9. A firm understanding of the language

If your company speaks and writes in a specific language, it’s important that you have proficient skills in understanding that language. Typically companies won’t hire anyone who isn’t a native speaker or someone who doesn’t use that language as a first language. This means that the editor should be completely comfortable and able to write, read, speak and edit in the chosen language.

8. Understanding of grammar, spelling, and style

Typically, higher education such as a degree in English or communications will help you grasp style, grammar and spelling on a professional level. Many online outlets that hire editors have their own writing style and will teach new editors how to edit according to that style; however, most of these companies will also seek out employees who have an advanced understanding of AP and Chicago styles.

7. Attention to detail

Obviously, editors are tasked with catching mistakes that others miss. If you’re not keen on focusing in on details, chances are you’ll miss mistakes--even big ones--that get pushed out into a final product. Attention to detail is essential for a job in editing, otherwise the publication or outlet looks unprofessional and sloppy.

6. Communication skills are important

As an editor, you’re going to interface with writers and readers quite often. Communication in a positive, professional way is essential for keeping writers and readers coming back.

5. Positive and informative feedback

As an editor, you’ll often be required to leave feedback for writers on ways that they can improve future work. Practice by giving yourself feedback on the things you do--remember that this feedback should be positive and constructive, but it shouldn’t be fluffed up to avoid hurt feelings. 

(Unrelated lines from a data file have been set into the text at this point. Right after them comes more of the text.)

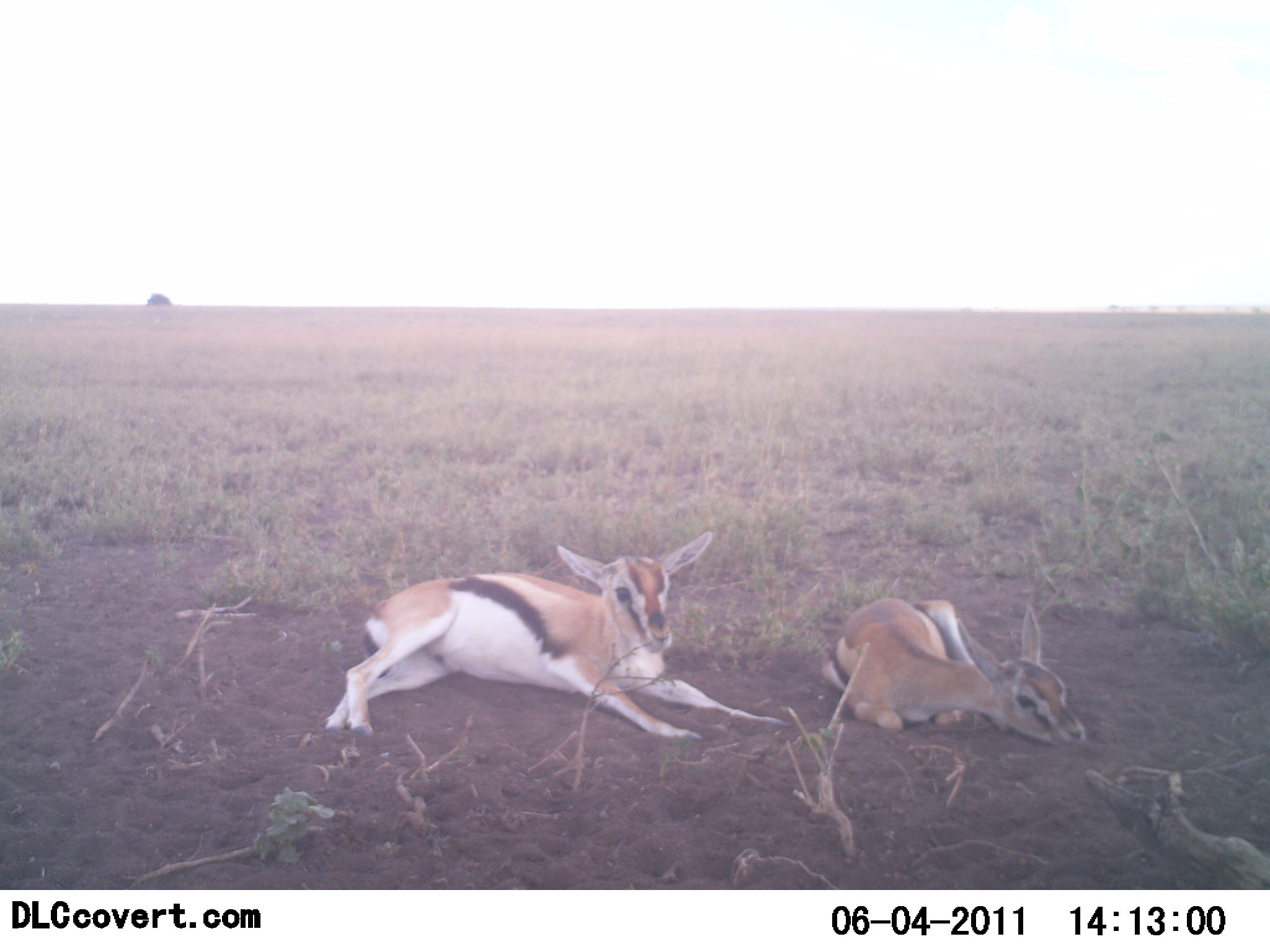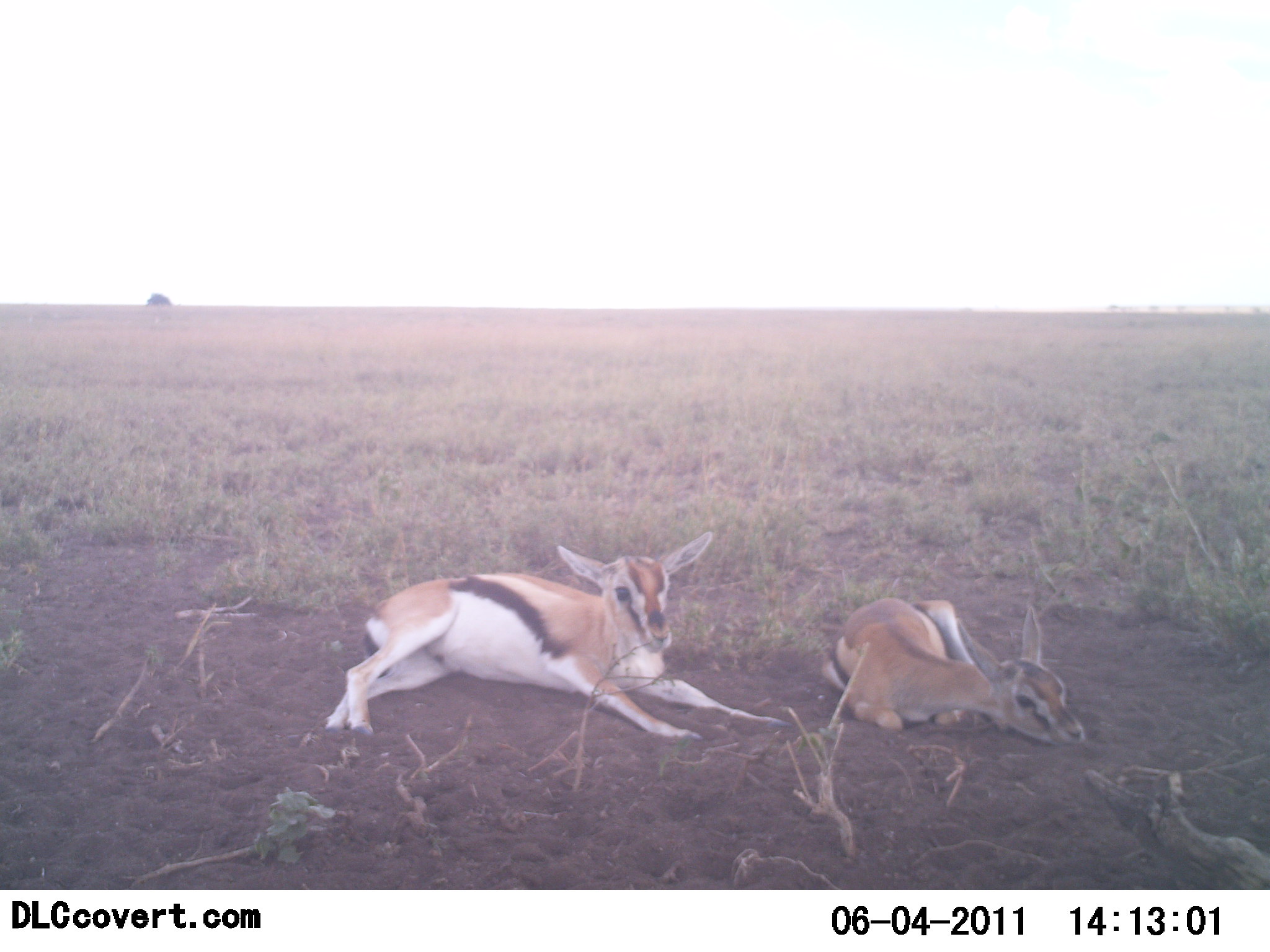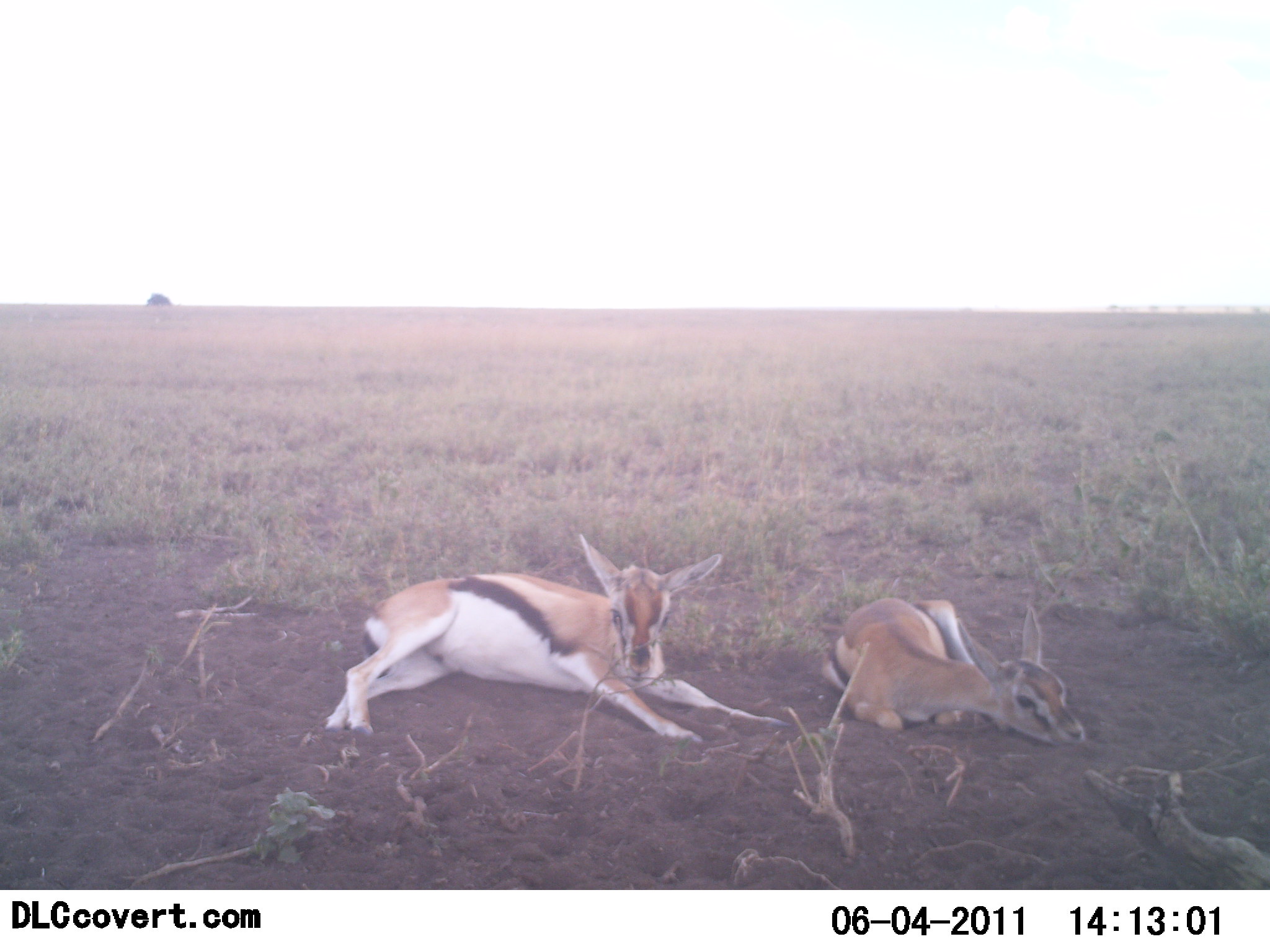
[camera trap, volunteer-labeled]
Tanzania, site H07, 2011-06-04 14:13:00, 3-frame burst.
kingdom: Animalia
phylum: Chordata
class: Mammalia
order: Artiodactyla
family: Bovidae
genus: Eudorcas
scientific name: Eudorcas thomsonii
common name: thomson's gazelle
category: gazellethomsons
Gazellethomsons (thomson's gazelle) (Eudorcas thomsonii), count 2. Behavior (volunteer vote fractions): standing 0%, resting 100%, moving 0%, interacting 0%. Young present (vote fraction): 30%. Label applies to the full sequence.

4. Manage an editorial calendar

Most companies work on an editorial calendar that keeps editors and writers on the same page as far as ongoing assignments and projects. Typically, senior editors may be more in charge of updating and maintaining the calendar, but if the company is smaller or has fewer editors, you may be tasked with keeping it up to date. 

3. Manage a team or group of writers

People management is one of the most important skills an editor can have. Again, if the company is smaller or has fewer editors, you may be interfacing with a group of writers on a daily basis; keeping them on task and focused can be tough, especially if you’re the only one managing them. 

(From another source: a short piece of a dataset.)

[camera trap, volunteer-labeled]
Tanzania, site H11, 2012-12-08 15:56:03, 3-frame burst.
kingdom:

2. Create and maintain relationships with clients

If you’re applying for positions that serve clients or act as a middle man for content creation, you may be tasked with reaching out to or communicating with clients and other businesses. This can range from cold emails (like cold-calling) to updating clients on the status of a project.

1. Ability to hold employees accountable and keep deadlines and standards high

Editors are responsible for managing deadlines and ensuring that standards are met. Content must reach a certain quality before it can be used, and writers must be kept to their deadlines. If writers are missing deadlines, it’s up to the editor to leave feedback and take further action if required.


These skills are just some of the top skills needed for a successful career in editing. However, none of them will take you very far if you’re not passionate or even interested in editing.